* _Passage_
Following the destruction of the campus, the university remained closed to students until 1871. When it reopened, it had a total enrollment of only 107 students. The first building to be built on the campus was Woods Hall, completed in 1868. It was built well north of the Quad, with bricks from the destroyed Quad buildings. The Quad itself did not become home to any new buildings until the 1880s, following the end of the Reconstruction era. Completed in 1884, Clark Hall was the first new structure facing the Quad. Built on the site of the Lyceum, the Gothic Revival-style building was designed as an all purpose building, with a library, chapel, and a public meeting room. It was followed by two additional Gothic Revival-style buildings, flanking it to the west and east: Manly Hall in 1885 and Garland Hall in 1888. They both were designed as multifunctional structures, with Garland housing the first Alabama Museum of Natural History. Two smaller Gothic Revival-style buildings, Tuomey and Oliver-Barnard halls were completed in 1889, directly on the Quad to the south of the Manly, Clark, and Garland grouping.

* _Entries provided_
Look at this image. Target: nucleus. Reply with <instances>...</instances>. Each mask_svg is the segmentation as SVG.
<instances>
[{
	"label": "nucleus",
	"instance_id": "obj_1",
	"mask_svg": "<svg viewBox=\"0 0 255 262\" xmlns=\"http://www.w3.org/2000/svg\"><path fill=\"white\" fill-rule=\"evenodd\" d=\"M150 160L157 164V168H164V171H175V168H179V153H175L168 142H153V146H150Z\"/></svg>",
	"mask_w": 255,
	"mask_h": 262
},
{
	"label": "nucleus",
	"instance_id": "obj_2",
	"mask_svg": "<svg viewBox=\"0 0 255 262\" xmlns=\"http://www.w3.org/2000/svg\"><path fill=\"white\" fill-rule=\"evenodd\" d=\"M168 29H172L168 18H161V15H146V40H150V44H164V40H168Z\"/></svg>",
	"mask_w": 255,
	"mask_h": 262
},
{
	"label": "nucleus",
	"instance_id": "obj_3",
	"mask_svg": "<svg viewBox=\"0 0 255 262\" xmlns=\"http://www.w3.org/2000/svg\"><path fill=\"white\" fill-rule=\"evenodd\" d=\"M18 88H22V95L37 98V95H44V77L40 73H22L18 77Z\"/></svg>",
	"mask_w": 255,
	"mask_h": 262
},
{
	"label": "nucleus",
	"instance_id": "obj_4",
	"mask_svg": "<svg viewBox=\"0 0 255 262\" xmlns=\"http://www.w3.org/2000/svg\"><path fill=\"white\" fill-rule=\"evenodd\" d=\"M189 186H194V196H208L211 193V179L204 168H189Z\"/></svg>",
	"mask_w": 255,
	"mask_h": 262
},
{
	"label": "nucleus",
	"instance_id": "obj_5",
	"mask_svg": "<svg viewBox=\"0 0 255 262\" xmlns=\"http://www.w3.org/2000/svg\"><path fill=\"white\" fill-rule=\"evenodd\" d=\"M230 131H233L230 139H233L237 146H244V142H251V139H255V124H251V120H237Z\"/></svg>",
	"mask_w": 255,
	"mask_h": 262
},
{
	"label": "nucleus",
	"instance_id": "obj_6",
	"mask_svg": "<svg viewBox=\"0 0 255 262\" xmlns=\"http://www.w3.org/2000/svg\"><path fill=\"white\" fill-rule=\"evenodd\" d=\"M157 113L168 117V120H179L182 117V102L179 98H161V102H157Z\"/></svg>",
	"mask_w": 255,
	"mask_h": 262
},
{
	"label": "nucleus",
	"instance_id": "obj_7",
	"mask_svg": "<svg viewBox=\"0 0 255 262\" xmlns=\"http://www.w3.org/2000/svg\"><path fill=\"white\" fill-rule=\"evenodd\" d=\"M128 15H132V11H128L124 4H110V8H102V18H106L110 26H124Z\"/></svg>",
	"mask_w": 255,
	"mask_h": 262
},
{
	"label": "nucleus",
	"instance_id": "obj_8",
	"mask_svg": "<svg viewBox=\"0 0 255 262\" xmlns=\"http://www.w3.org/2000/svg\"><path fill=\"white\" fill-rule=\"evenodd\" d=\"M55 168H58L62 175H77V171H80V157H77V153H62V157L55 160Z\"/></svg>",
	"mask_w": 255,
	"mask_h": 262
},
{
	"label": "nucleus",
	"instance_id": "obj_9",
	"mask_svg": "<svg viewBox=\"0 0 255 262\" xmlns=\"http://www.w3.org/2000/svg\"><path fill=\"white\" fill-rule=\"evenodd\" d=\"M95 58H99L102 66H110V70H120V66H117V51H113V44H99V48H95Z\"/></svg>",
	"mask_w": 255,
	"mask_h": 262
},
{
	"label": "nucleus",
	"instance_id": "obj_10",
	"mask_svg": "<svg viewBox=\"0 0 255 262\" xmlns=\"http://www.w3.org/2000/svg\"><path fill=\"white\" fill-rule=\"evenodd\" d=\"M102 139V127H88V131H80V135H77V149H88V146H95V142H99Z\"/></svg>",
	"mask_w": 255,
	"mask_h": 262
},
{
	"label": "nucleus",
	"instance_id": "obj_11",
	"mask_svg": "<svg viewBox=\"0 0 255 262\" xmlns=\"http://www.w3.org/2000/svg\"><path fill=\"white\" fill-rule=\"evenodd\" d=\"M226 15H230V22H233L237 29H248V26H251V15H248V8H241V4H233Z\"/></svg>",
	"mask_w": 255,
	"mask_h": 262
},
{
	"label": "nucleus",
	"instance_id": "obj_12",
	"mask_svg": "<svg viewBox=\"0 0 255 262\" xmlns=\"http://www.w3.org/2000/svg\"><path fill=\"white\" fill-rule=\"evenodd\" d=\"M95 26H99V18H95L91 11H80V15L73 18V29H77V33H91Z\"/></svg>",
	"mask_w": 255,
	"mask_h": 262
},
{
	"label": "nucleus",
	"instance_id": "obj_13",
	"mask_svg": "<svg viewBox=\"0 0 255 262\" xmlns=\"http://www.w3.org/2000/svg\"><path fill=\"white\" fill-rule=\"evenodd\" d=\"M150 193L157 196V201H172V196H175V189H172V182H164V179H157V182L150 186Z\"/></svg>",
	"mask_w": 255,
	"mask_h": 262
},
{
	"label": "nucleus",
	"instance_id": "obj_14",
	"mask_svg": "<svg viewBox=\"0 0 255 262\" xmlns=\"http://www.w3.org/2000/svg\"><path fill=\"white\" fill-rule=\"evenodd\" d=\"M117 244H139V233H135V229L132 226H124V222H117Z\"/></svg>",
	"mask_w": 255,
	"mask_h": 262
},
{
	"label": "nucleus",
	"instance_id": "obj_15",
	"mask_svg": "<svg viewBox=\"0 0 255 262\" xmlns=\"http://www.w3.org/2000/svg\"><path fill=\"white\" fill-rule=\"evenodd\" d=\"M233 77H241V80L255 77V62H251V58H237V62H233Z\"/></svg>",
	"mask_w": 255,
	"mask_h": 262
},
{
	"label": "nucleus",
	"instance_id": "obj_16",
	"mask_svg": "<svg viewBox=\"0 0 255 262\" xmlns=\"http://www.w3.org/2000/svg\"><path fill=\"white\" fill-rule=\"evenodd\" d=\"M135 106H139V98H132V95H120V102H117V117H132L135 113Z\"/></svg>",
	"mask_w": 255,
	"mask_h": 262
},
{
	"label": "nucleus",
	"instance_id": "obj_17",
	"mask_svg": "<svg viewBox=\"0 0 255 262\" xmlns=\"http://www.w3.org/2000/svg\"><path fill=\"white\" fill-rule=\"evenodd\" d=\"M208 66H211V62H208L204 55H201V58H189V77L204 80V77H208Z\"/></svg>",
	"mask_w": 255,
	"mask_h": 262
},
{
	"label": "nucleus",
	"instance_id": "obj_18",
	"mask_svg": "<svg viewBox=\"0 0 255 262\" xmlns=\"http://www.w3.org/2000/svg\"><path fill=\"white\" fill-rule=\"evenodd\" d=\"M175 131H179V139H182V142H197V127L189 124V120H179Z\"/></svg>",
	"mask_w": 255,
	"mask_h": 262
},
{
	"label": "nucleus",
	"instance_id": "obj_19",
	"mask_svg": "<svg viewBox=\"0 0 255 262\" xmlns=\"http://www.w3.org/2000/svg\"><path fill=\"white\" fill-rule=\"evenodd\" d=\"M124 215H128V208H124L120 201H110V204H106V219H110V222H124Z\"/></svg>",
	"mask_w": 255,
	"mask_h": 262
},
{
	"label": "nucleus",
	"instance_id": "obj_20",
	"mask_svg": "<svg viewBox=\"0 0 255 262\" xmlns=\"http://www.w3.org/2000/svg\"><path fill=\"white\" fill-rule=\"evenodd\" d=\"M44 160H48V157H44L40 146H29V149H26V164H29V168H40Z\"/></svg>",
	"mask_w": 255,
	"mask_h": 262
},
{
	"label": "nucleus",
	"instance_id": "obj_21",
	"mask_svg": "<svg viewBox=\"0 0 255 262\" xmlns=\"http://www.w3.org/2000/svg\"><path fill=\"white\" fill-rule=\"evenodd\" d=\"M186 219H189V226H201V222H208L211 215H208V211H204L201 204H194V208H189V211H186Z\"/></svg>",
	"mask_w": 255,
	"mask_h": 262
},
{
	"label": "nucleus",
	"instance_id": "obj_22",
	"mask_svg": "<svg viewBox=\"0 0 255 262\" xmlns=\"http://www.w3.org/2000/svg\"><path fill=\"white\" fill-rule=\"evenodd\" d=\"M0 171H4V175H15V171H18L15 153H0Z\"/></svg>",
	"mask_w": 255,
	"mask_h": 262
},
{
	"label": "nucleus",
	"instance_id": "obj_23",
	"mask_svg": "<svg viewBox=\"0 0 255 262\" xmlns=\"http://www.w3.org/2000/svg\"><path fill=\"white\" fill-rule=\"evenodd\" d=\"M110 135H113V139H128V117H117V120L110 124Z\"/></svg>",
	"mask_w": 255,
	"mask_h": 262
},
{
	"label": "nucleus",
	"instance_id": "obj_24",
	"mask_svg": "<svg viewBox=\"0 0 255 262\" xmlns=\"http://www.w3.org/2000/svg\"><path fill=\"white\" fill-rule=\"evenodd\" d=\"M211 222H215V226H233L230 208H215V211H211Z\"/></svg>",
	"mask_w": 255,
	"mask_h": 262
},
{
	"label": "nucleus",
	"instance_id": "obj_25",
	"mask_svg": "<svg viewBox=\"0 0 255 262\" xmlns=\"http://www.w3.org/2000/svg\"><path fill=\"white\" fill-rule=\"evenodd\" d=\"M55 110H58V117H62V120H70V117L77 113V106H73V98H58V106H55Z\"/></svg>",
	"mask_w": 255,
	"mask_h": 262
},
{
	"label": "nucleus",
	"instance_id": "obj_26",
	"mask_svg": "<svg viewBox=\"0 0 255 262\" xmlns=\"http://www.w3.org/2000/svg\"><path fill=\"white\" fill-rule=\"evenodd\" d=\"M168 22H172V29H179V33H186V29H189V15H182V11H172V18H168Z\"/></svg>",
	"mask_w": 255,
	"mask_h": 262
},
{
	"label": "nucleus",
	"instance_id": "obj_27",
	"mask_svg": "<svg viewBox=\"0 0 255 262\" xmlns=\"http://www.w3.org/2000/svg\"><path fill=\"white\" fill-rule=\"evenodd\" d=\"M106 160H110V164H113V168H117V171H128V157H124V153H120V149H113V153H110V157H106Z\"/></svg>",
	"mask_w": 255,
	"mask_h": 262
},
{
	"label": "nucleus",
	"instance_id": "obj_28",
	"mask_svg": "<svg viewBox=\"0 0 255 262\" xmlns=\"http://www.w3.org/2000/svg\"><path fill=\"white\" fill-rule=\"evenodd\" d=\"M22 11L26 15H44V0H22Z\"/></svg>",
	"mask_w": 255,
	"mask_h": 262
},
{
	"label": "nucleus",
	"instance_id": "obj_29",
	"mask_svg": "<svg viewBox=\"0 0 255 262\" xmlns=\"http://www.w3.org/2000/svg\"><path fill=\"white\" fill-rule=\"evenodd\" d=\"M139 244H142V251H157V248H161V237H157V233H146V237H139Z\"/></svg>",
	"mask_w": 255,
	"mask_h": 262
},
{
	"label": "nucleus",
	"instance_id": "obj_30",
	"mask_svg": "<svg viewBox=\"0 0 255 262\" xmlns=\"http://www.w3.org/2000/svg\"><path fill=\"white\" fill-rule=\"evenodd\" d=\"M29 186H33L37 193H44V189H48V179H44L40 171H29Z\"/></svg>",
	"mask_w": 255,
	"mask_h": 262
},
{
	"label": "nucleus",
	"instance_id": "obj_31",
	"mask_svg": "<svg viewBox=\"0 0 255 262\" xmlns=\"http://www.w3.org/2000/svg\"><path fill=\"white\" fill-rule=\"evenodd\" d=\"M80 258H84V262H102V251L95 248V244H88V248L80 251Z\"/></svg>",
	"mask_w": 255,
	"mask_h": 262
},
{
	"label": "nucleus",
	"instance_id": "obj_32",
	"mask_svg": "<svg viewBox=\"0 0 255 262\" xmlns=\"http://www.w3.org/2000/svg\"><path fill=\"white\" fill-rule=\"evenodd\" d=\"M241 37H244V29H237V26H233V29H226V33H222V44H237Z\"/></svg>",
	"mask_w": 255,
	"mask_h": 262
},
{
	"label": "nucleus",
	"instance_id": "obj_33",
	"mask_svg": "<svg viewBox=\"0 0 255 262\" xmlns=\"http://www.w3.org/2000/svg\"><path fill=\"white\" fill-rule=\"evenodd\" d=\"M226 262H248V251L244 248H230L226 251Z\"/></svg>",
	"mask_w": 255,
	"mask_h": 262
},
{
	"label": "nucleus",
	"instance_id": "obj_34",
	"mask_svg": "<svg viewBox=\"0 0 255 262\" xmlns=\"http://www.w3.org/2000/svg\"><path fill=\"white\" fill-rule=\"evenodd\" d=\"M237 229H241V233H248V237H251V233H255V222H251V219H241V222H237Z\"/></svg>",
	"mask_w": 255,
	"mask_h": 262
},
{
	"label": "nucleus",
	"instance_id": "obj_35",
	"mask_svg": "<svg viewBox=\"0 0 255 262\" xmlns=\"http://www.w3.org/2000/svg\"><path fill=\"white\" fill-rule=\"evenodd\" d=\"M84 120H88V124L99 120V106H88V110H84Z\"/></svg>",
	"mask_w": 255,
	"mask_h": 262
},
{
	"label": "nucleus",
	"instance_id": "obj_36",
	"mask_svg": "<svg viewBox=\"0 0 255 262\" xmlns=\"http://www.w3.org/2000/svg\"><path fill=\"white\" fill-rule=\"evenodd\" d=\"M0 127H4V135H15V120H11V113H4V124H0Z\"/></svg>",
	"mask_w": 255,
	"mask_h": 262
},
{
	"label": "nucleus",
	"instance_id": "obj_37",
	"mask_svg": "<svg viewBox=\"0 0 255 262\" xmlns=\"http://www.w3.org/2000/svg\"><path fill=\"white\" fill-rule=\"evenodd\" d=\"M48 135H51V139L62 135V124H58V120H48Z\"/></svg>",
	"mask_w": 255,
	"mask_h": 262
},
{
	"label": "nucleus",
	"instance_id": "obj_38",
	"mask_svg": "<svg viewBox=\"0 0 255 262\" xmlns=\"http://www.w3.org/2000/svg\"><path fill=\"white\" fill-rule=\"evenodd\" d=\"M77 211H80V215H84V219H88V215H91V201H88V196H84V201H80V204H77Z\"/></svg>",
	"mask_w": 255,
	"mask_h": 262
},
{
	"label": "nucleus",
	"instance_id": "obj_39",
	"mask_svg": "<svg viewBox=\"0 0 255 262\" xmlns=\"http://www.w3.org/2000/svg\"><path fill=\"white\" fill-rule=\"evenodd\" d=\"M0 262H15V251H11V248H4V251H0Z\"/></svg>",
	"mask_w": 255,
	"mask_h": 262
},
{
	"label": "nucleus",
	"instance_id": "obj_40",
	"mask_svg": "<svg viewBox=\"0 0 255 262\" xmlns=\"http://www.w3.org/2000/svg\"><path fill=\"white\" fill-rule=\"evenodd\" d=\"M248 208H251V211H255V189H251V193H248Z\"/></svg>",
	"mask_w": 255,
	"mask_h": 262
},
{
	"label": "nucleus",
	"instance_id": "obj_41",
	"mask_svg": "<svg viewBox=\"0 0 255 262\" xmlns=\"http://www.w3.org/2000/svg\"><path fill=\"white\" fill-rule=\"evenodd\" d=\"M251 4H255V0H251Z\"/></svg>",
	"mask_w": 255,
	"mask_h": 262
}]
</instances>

* _Your task_
Proceed with the passage on the campus's reconstruction, picking up after its final sentence.

* _Written response_
The Quad was the first on-campus site for Alabama Crimson Tide football home games. The Tide played there from 1893 to 1914 before moving to Denny Field.

The Quad came to be surrounded by academic buildings during a flurry of building activity in the early 20th century. From 1910 onward, all buildings facing the Quad would be built in the Classical Revival and Beaux-Arts styles. The first of this group was the Beaux-Arts-style Smith Hall, built in 1910 as the new home of the Alabama Museum of Natural History. Next was the Beaux-Arts-style Morgan Hall, built in 1911 as a complement to Smith Hall. It initially housed the School of Law. Little Hall, in Classical-Revival-style, was built in 1915 to house a gymnasium. The adjoining Moore Hall was built in 1935 as an extension of Little and did not receive a name until 1975.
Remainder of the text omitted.